*INPUT*.
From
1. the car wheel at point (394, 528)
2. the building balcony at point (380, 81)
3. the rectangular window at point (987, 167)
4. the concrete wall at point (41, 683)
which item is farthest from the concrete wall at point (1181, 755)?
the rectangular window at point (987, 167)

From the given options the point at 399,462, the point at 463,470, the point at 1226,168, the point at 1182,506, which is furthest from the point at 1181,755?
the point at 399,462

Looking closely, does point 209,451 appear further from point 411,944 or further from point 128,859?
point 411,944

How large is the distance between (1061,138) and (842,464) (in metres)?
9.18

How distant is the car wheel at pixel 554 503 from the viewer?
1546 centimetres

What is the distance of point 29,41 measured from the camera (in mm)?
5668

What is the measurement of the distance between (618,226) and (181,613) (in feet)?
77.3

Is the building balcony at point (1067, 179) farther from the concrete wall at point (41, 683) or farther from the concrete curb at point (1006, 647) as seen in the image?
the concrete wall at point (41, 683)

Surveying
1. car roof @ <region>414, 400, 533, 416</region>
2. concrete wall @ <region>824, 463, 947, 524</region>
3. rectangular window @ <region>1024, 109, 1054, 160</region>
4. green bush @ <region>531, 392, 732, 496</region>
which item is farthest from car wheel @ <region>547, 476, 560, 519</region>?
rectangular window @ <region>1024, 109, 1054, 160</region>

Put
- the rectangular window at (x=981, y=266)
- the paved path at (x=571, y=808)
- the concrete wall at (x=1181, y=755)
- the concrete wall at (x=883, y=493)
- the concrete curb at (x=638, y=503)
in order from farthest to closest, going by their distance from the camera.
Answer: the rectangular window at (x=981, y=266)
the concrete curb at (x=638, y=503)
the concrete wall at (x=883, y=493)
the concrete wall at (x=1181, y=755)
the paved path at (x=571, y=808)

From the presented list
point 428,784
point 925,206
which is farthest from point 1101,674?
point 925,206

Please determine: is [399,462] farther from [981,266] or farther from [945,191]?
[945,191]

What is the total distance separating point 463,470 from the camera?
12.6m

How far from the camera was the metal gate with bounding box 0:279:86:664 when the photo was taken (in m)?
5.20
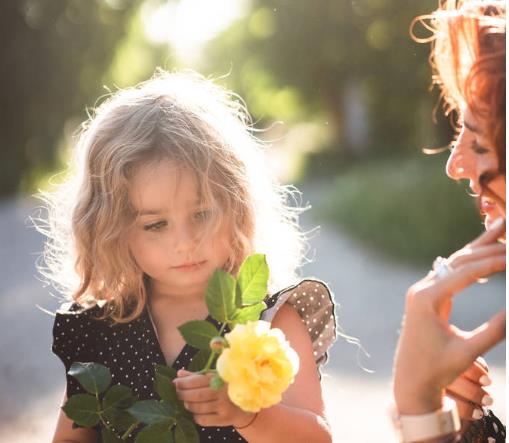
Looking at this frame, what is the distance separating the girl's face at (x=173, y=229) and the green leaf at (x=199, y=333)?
1.58 ft

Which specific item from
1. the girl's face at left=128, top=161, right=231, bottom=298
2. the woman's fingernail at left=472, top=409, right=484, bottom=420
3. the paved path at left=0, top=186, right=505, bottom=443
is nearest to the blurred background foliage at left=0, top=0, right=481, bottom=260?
the paved path at left=0, top=186, right=505, bottom=443

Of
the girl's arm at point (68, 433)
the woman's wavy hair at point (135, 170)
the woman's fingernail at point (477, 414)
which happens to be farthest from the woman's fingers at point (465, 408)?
the girl's arm at point (68, 433)

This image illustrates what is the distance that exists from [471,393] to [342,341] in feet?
13.9

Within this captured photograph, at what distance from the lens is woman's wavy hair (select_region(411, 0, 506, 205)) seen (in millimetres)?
1550

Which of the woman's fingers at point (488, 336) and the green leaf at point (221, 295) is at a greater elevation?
the green leaf at point (221, 295)

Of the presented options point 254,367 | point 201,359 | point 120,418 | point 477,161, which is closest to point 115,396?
point 120,418

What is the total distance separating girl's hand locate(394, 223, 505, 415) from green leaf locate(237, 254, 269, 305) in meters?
0.40

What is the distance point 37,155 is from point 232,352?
1526cm

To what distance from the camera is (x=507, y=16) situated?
5.06 feet

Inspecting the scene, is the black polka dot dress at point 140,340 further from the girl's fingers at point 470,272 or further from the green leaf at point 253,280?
the girl's fingers at point 470,272

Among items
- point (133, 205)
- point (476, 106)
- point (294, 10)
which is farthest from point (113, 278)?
point (294, 10)

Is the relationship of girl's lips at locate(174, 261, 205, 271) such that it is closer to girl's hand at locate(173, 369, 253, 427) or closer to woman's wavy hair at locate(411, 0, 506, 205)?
girl's hand at locate(173, 369, 253, 427)

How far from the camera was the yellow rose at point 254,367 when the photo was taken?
1.62 m

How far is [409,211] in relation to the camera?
9062mm
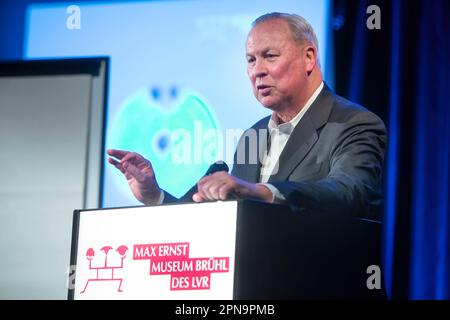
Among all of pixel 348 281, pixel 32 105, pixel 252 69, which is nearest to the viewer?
pixel 348 281

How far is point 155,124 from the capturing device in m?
3.14

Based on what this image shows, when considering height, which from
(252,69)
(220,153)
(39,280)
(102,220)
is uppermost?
(252,69)

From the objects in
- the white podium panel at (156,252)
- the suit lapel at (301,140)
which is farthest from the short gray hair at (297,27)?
the white podium panel at (156,252)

*TASK*.
Write out every item above exactly as it appears, leaving out the pictures.

*SOLUTION FOR THIS PROBLEM*.
From
1. the car wheel at point (394, 528)
2. the building balcony at point (380, 81)
3. the rectangular window at point (987, 167)
4. the concrete wall at point (41, 683)
which item is farthest from the concrete wall at point (1181, 755)?
the rectangular window at point (987, 167)

From the given options the point at 399,462, the point at 463,470, the point at 1226,168, the point at 1182,506, which is furthest from the point at 1181,755?
the point at 399,462

Looking closely, does point 209,451 appear further from point 411,944 or further from point 128,859?
point 411,944

How large is the distance between (1061,138) and (842,464) (in metres)?
9.18

How distant is the car wheel at pixel 554 503 from the viewer?
1546 centimetres

What is the distance of point 29,41 measured from the camera (in mm)?
5668

What is the measurement of the distance between (618,226) and (181,613) (in feet)?
77.3

Is the building balcony at point (1067, 179) farther from the concrete wall at point (41, 683) or farther from the concrete curb at point (1006, 647) as seen in the image?
the concrete wall at point (41, 683)

Surveying
1. car roof @ <region>414, 400, 533, 416</region>
2. concrete wall @ <region>824, 463, 947, 524</region>
3. rectangular window @ <region>1024, 109, 1054, 160</region>
4. green bush @ <region>531, 392, 732, 496</region>
which item is farthest from car wheel @ <region>547, 476, 560, 519</region>?
rectangular window @ <region>1024, 109, 1054, 160</region>

Put
- the rectangular window at (x=981, y=266)
- the paved path at (x=571, y=808)
- the concrete wall at (x=1181, y=755)
- the concrete wall at (x=883, y=493)
- the concrete curb at (x=638, y=503)
in order from farthest to closest, going by their distance from the camera.
Answer: the rectangular window at (x=981, y=266)
the concrete curb at (x=638, y=503)
the concrete wall at (x=883, y=493)
the concrete wall at (x=1181, y=755)
the paved path at (x=571, y=808)

From the presented list
point 428,784
point 925,206
which is farthest from point 1101,674?
point 925,206

Please determine: is [399,462] farther from [981,266] or farther from [945,191]?
[945,191]

What is the total distance separating point 463,470 from the camera?
12.6m

How far from the camera was the metal gate with bounding box 0:279:86:664 when the photo was taken (in m)?
5.20
Looking at this frame, what is the distance separating the girl's face at (x=173, y=229) and the green leaf at (x=199, y=333)?
1.58 ft

Which specific item from
1. the girl's face at left=128, top=161, right=231, bottom=298
2. the woman's fingernail at left=472, top=409, right=484, bottom=420
3. the paved path at left=0, top=186, right=505, bottom=443
is nearest to the blurred background foliage at left=0, top=0, right=481, bottom=260?
the paved path at left=0, top=186, right=505, bottom=443

Of
the girl's arm at point (68, 433)
the woman's wavy hair at point (135, 170)
the woman's fingernail at point (477, 414)
which happens to be farthest from the woman's fingers at point (465, 408)?
the girl's arm at point (68, 433)

This image illustrates what is the distance that exists from [471,393] to [342,341] in feet?
13.9

Within this captured photograph, at what distance from the lens is woman's wavy hair (select_region(411, 0, 506, 205)) seen (in millimetres)?
1550

Which of the woman's fingers at point (488, 336) and the green leaf at point (221, 295) is at a greater elevation?
the green leaf at point (221, 295)

Of the presented options point 254,367 | point 201,359 | point 120,418 | point 477,161, which is closest to point 115,396?
point 120,418

What is the total distance separating girl's hand locate(394, 223, 505, 415) from green leaf locate(237, 254, 269, 305) in meters?
0.40

What is the distance point 37,155 is from point 232,352?
1526cm

To what distance from the camera is (x=507, y=16) situated?
5.06 feet

Inspecting the scene, is the black polka dot dress at point 140,340 further from the girl's fingers at point 470,272 or further from the green leaf at point 253,280?
the girl's fingers at point 470,272

Among items
- point (133, 205)
- point (476, 106)
- point (294, 10)
which is farthest from point (113, 278)?
point (294, 10)

Is the relationship of girl's lips at locate(174, 261, 205, 271) such that it is closer to girl's hand at locate(173, 369, 253, 427) or closer to woman's wavy hair at locate(411, 0, 506, 205)?
girl's hand at locate(173, 369, 253, 427)

How far from the camera was the yellow rose at point 254,367 when the photo was taken?
1.62 m

How far is [409,211] in relation to the camera?
9062mm
Among all of pixel 348 281, pixel 32 105, pixel 252 69, which is nearest to the viewer?
pixel 348 281

How far is point 155,124 from the capturing device in m?
3.14

Based on what this image shows, when considering height, which from
(252,69)
(220,153)
(39,280)
(102,220)
is uppermost?
(252,69)

From the objects in
- the white podium panel at (156,252)
- the suit lapel at (301,140)
which is farthest from the short gray hair at (297,27)?
the white podium panel at (156,252)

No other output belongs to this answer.